The Supreme Court in several states have recently found damage caps in medical malpractice cases to be unconstitutional.  These sates include Alabama, Florida, Georgia, , Illinois, Louisiana, Missouri, New Hampshire, New Mexico, North Dakota, Ohio, Oregon, South Carolina, South Dakota, Tex, Utah, Washington, Wisconsin.

A state law signed into effect in California in 1975 in the face of intense lobbying by a powerful insurance lobby and a manufactured insurance crisis set a cap of Two Hundred Fifty Thousand Dollars ($250,000.00) on noneconomic damages in medical malpractice cases.  There is no provision to adjust the cap for inflation.  If the Two Hundred Fifty Thousand Dollars ($250,000.00) were adjusted for inflation that limit would be more than One Million Dollars ($1,000,000.00) today.  At today's rate, Two Hundred Fifty Thousand Dollars ($250,000.00) is the equivalent of about Sixty Thousand Dollars ($60,000.00) in 1975.

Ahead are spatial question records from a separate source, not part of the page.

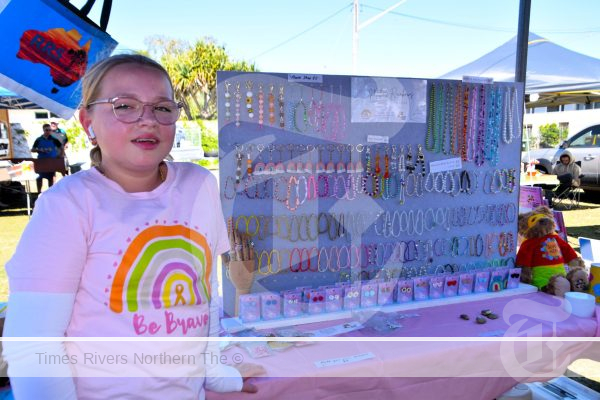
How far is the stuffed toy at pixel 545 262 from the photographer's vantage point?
2480 millimetres

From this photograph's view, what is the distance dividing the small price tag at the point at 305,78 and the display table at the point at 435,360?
1.18 m

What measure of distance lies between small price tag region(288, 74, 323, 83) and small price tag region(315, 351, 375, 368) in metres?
1.30

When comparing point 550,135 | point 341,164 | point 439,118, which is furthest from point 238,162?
point 550,135

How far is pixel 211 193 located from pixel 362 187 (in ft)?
4.37

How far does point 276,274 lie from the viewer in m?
2.25

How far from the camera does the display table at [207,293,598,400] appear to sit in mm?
1693

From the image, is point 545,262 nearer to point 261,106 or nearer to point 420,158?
point 420,158

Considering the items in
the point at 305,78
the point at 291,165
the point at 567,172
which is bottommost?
the point at 567,172

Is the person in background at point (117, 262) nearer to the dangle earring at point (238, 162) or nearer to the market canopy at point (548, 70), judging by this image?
the dangle earring at point (238, 162)

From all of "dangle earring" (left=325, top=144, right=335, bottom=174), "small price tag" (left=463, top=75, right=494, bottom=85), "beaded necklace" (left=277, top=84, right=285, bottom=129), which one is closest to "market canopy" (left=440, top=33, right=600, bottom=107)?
"small price tag" (left=463, top=75, right=494, bottom=85)

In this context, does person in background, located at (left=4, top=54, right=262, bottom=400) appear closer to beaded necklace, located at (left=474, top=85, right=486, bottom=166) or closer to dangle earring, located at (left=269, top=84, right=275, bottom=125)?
dangle earring, located at (left=269, top=84, right=275, bottom=125)

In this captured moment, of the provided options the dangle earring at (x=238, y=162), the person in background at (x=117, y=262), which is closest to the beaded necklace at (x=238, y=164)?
the dangle earring at (x=238, y=162)

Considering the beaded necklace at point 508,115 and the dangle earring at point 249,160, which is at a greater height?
the beaded necklace at point 508,115

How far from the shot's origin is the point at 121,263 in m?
0.97
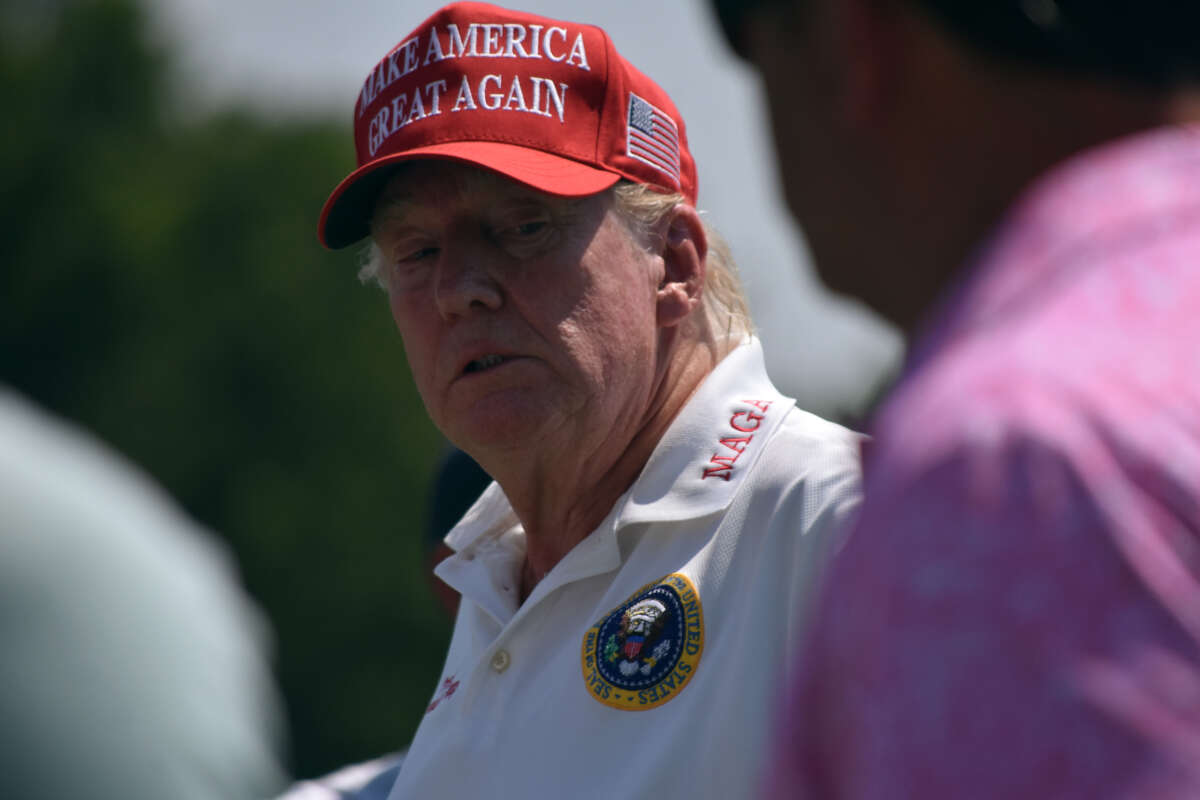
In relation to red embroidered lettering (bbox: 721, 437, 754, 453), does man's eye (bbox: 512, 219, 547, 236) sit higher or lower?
higher

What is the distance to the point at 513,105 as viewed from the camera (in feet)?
9.71

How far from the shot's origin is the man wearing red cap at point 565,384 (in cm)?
249

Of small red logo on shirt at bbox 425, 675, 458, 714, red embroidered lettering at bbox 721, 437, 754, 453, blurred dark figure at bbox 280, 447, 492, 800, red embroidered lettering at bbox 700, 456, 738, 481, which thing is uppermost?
red embroidered lettering at bbox 721, 437, 754, 453

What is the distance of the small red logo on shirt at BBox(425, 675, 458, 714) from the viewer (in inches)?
114

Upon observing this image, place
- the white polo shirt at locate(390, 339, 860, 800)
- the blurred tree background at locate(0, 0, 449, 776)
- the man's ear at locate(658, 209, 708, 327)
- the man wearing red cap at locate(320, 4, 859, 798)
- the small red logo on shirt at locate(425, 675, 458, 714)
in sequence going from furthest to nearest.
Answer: the blurred tree background at locate(0, 0, 449, 776), the man's ear at locate(658, 209, 708, 327), the small red logo on shirt at locate(425, 675, 458, 714), the man wearing red cap at locate(320, 4, 859, 798), the white polo shirt at locate(390, 339, 860, 800)

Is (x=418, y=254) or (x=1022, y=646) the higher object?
(x=1022, y=646)

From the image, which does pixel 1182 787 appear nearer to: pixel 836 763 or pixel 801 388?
pixel 836 763

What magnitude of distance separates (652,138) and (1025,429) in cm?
219

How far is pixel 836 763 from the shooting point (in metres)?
1.05

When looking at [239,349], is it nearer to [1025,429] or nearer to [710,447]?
[710,447]

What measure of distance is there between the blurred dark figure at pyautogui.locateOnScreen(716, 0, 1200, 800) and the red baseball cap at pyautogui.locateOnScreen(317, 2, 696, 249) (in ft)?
5.56

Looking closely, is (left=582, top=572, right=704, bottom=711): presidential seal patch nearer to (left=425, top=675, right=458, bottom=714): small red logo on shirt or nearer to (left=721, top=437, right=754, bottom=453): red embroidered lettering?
(left=721, top=437, right=754, bottom=453): red embroidered lettering

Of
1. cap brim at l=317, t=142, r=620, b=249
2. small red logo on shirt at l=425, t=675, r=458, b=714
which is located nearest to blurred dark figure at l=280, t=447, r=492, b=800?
small red logo on shirt at l=425, t=675, r=458, b=714

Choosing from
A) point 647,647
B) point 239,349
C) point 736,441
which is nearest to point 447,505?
point 736,441
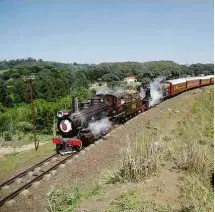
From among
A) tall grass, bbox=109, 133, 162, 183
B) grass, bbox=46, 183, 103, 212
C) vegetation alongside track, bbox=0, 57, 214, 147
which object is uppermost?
tall grass, bbox=109, 133, 162, 183

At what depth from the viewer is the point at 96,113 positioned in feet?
63.2

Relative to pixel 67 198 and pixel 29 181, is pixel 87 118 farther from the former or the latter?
pixel 67 198

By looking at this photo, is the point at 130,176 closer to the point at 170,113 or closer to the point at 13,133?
the point at 170,113

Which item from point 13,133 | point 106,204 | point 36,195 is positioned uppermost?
point 106,204

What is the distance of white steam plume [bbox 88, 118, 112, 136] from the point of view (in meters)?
18.6

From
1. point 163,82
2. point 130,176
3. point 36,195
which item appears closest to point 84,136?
point 36,195

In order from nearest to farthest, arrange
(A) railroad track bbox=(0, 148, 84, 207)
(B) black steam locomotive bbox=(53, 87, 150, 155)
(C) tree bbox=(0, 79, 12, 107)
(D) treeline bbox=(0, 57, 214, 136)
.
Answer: (A) railroad track bbox=(0, 148, 84, 207), (B) black steam locomotive bbox=(53, 87, 150, 155), (D) treeline bbox=(0, 57, 214, 136), (C) tree bbox=(0, 79, 12, 107)

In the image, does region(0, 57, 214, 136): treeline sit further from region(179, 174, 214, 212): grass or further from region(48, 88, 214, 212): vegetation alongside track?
region(179, 174, 214, 212): grass

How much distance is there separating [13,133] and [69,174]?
30138mm

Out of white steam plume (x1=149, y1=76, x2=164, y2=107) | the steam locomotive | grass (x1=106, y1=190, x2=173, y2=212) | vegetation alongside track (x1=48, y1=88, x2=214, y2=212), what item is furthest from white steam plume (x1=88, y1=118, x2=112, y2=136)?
white steam plume (x1=149, y1=76, x2=164, y2=107)

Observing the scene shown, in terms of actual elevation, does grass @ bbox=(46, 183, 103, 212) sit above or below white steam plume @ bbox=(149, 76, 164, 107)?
below

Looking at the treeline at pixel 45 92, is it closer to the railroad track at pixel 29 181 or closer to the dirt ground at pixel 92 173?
the dirt ground at pixel 92 173

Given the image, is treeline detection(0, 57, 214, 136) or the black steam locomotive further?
treeline detection(0, 57, 214, 136)

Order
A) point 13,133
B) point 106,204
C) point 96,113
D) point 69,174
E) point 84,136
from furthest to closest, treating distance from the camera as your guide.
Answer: point 13,133 < point 96,113 < point 84,136 < point 69,174 < point 106,204
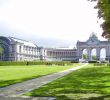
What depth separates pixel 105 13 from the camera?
16.4 metres

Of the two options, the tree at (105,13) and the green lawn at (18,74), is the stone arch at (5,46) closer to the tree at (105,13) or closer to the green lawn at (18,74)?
the green lawn at (18,74)

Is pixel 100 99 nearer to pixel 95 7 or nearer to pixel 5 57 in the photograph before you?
pixel 95 7

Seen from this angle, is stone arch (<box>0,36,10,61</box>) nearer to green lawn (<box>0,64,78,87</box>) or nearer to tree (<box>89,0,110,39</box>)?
green lawn (<box>0,64,78,87</box>)

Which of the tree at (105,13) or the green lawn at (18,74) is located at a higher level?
the tree at (105,13)

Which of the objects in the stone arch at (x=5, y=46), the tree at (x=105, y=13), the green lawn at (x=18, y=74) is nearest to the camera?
the tree at (x=105, y=13)

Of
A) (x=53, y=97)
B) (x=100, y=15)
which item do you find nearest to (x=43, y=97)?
(x=53, y=97)

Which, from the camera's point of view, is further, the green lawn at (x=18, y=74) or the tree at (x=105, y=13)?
the green lawn at (x=18, y=74)

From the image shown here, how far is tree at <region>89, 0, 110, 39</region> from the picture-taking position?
15571 mm

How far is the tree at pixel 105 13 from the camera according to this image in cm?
1557

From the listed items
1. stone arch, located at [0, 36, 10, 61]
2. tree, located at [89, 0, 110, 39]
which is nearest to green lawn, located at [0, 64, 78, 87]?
tree, located at [89, 0, 110, 39]

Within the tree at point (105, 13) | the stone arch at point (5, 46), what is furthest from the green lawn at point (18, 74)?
the stone arch at point (5, 46)

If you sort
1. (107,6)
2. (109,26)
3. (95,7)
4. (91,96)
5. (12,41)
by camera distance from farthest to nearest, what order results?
(12,41) → (109,26) → (95,7) → (91,96) → (107,6)

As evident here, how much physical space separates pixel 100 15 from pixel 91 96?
5.80 m

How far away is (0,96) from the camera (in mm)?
16266
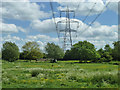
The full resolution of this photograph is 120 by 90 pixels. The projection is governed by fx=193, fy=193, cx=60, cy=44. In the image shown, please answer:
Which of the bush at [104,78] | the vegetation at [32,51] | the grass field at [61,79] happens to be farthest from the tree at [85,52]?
the bush at [104,78]

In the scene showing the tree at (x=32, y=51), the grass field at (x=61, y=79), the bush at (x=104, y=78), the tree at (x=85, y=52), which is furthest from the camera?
the tree at (x=32, y=51)

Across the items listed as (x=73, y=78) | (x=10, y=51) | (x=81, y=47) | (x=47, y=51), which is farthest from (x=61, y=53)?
(x=73, y=78)

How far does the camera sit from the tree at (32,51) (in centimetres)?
9938

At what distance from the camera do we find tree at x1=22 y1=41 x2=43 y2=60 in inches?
3912

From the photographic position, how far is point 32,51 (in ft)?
326

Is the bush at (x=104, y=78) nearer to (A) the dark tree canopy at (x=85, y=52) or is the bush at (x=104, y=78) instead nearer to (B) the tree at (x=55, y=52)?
(A) the dark tree canopy at (x=85, y=52)

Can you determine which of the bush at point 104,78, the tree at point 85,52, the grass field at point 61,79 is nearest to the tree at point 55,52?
the tree at point 85,52

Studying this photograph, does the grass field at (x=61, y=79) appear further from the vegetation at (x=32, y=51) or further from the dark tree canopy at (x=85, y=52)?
the vegetation at (x=32, y=51)

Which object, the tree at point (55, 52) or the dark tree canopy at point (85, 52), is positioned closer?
the dark tree canopy at point (85, 52)

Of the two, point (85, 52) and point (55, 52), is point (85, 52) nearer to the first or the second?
point (85, 52)

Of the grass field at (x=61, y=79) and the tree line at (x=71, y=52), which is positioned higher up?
Result: the tree line at (x=71, y=52)

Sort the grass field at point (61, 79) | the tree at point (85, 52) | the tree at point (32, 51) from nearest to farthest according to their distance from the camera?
1. the grass field at point (61, 79)
2. the tree at point (85, 52)
3. the tree at point (32, 51)

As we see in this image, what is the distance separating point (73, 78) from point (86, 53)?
211ft

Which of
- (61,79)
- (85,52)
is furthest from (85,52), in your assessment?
(61,79)
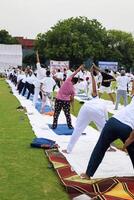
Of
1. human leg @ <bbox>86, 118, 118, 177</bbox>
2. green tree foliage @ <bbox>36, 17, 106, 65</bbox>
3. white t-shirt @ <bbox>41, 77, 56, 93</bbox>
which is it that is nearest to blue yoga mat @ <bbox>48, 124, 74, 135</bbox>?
white t-shirt @ <bbox>41, 77, 56, 93</bbox>

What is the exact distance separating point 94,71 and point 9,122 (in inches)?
232

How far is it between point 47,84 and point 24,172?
32.9 ft

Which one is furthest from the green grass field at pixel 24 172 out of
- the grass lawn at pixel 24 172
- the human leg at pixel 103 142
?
the human leg at pixel 103 142

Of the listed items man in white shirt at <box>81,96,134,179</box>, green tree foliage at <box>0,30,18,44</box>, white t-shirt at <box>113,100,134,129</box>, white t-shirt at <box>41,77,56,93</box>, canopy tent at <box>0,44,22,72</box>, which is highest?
green tree foliage at <box>0,30,18,44</box>

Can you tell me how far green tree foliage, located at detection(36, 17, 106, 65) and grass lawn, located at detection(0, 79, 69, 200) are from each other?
213 feet

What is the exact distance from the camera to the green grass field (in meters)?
7.36

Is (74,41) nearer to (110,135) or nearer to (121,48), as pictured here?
(121,48)

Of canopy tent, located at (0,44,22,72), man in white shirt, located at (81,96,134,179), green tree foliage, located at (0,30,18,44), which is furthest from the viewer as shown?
green tree foliage, located at (0,30,18,44)

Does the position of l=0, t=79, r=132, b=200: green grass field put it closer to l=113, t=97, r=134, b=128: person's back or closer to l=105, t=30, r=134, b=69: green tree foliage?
l=113, t=97, r=134, b=128: person's back

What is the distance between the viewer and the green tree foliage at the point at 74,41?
78.8 meters

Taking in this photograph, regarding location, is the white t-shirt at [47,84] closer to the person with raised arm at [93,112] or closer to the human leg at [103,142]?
the person with raised arm at [93,112]

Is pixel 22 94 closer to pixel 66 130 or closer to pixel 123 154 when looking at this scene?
pixel 66 130

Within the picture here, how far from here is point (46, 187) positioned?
305 inches

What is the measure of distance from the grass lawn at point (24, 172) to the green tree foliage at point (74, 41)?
213 feet
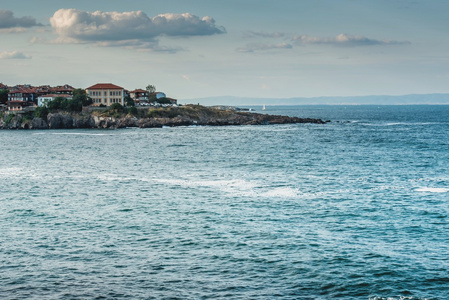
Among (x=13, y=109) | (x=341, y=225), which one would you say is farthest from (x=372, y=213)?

This law, called MICRA, has a disproportionate and unfair impact on people who have little or no income including children, the elderly, stay at home parents, and working class Californians.

With California medical malpractice insurance companies racking up record profits,  clear documented evidence that medical malpractice is not driving the rate of increased health insurance and that there is no difference in medical negligence insurance premiums between states such as California that have caps on damages and states that do not, it is time this unfair, unjustified and draconian law be vanquished.